* [Questions]:
[1] Answer these from the thread on dataloader restarts:
(a) Which torchdata class does the recommended approach use to checkpoint the dataloader?
(b) What example interval is given for calling the dataloader's .state_dict() periodically?
(c) What are the load_state_dict and state_dict methods used for?
[2] Write a continuation of the thread on dataloader restarts, starting after its last sentence.

Skip to content

Dataloader question upon restart #58

Open
@cjolivier01

Description

@cjolivier01

Upon torchelastic restart, let's say with train_ddp.py, I haven't been able to find where, upon restart, the dataloader knows from where to resume, or whether it just starts from the "beginning" assuming that the randomness of the sampler will not duplicate its samples? I expect I am missing something, right?

Activity

d4l3k

d4l3k commented on Jan 8, 2025

@d4l3k
Member

@cjolivier01 this is something we want to improve by automatically tracking the dataloader step and fast forwarding as needed. It's feasible to do in torchft but we haven't gotten around to implementing it yet

The current recommended approach is to checkpoint the dataloader using torchdata's StatefulDataloader frequently. To avoid replaying any data you would need to checkpoint it on every step. https://pytorch.org/data/beta/torchdata.stateful_dataloader.html

To minimize overhead from that you could write a custom checkpoint implementation that calls dataloader .state_dict() periodically (say every 10 steps) and then only save the offset to disk (i.e. 5 steps). When reloading you would restore the StatefulDataloader from the checkpoint and then call next(iter) on it 5 times.

If you're interested in contributing better dataloader management I'm happy to set up some time to chat, otherwise, we'll get to it at some point :)

added
questionFurther information is requested
dataRelated to dataloading
enhancementNew feature or request
on Jan 8, 2025
d4l3k

d4l3k commented on Jan 8, 2025

@d4l3k
Member

also see #37

cjolivier01

cjolivier01 commented on Jan 9, 2025

@cjolivier01
Author

Thank you for the reply! At the moment, I am still trying to figure out how all the machinery works together. Still inm the torchelastic realm (which I have not used before), am I correct in assuming that no state is currently saved or restored wrt StatefulDataloader when running the train_ddp.py? Since there is no active checkpointing (right?) in train_ddp.py (although I do see the inline load_state and set_state that would seem to handle that as well as the external CheckpointServer test), that's not happenning, right? Just not sure if I am running it incorrectly, trying to hook it all up and induce faults, etc.

d4l3k

d4l3k commented on Jan 9, 2025

@d4l3k
Member

@cjolivier01 the example train_ddp.py doesn't do any persistent checkpointing of model state or dataloader -- there is a TODO where it should occur but we don't have it. For completeness we should probably add checkpointing or at least a dummy hook.

The load_state_dict and state_dict methods are used for live recovery (i.e. transfer from a healthy replica to a recovering replica) and does not create a persistent checkpoint of the dataloader, model or optimizer.

* [Collected data]:

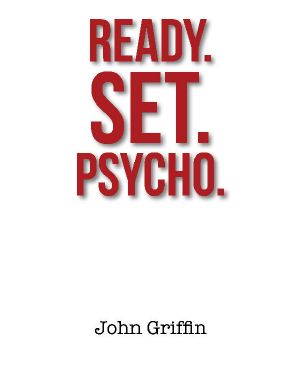 Ready, Set, Psycho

* [Results in order]:
[1]
(a) StatefulDataloader.
(b) Every 10 steps.
(c) Live recovery, meaning transfer from a healthy replica to a recovering replica. They do not create a persistent checkpoint of the dataloader, model or optimizer.

[2]
You likely want to add checkpoint logic to the end of the train step where the TODO is. Persistent checkpoints should probably be say every 100-1000 steps but dataloader you likely need to checkpoint on every step for now if you don't want to retrain on the same examples.

cjolivier01

cjolivier01 commented on Jan 10, 2025

@cjolivier01
Author

I am trying to make torchft kick in, so I run two processes, as if they're on different nodes (they're on the same node, only --node-rank differs):

TORCHFT_MANAGER_PORT=29512 \
    TORCHFT_LIGHTHOUSE="http://localhost:29510" \
    torchrun \
    --master_port=29501 \
    --nnodes=1:2  \
    --nproc_per_node=1 \
    --max-restarts=3 \
    --rdzv-id=asdsddsded \
    --rdzv-backend=c10d \
    --rdzv-endpoint=localhost \
    --node_rank=0 \
    ./train_ddp.py

..and

TORCHFT_MANAGER_PORT=29512 \
    TORCHFT_LIGHTHOUSE="http://localhost:29510" \
    torchrun \
    --master_port=29501 \
    --nnodes=1:2  \
    --nproc_per_node=1 \
    --max-restarts=3 \
    --rdzv-id=asdsddsded \
    --rdzv-backend=c10d \
    --rdzv-endpoint=localhost \
    --node_rank=1 \
    ./train_ddp.py

...and the latter, I have it exit during a training step before optimizer.step(), then what I get on rank 0 is a RumtimeError (timeout) error in Manager's self._client.should_commit() and this throws the process out into exit. Is this the expecte dbehavior? does not recover. I must be doing something wrong, correct? is there a granularity I am not understanding? (i.e. a full replica group is expected to fail?)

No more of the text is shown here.